RTL, France TV : ou l’art de gérer un divorce

Angélique
On the road to journalism
5 min readAug 13, 2018

Sale automne pour les médias. Suppression de 180 postes, coupes budgétaires dans l’information et mauvaise gouvernance, il n’en fallait pas plus pour pousser le personnel du groupe audiovisuel français France Télévisions vers de multiples grèves de 24 heures en décembre dernier. Delphine Ernotte a d’ailleurs fait l’objet d’une motion de défiance votée par 84% des travailleurs. Cette crise rappelle, à échelle moindre, celle que traverse le groupe RTL en Belgique. Deux situations différentes, mais qui méritent comparaison.

Le personnel gronde ces dernières semaines pour sauver l’ emploi et contester des mesures “injustes”. ©Sipa (gauche), Mathieu Golinvaux (droite)

_CONSIGNE:_ Recopiez fidèlement, dans l'article sur la crise à France Télévisions et chez RTL, tout le passage qui va de « RTL, France TV » jusqu'à « Mathieu Golinvaux (droite) ».

_DONNÉES FOURNIES:_
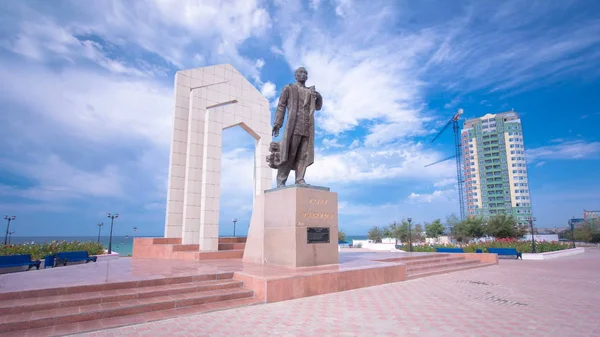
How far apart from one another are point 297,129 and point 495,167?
3251 inches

_CORRIGÉ:_
RTL, France TV : ou l’art de gérer un divorce

Angélique
On the road to journalism
5 min readAug 13, 2018

Sale automne pour les médias. Suppression de 180 postes, coupes budgétaires dans l’information et mauvaise gouvernance, il n’en fallait pas plus pour pousser le personnel du groupe audiovisuel français France Télévisions vers de multiples grèves de 24 heures en décembre dernier. Delphine Ernotte a d’ailleurs fait l’objet d’une motion de défiance votée par 84% des travailleurs. Cette crise rappelle, à échelle moindre, celle que traverse le groupe RTL en Belgique. Deux situations différentes, mais qui méritent comparaison.

Le personnel gronde ces dernières semaines pour sauver l’ emploi et contester des mesures “injustes”. ©Sipa (gauche), Mathieu Golinvaux (droite)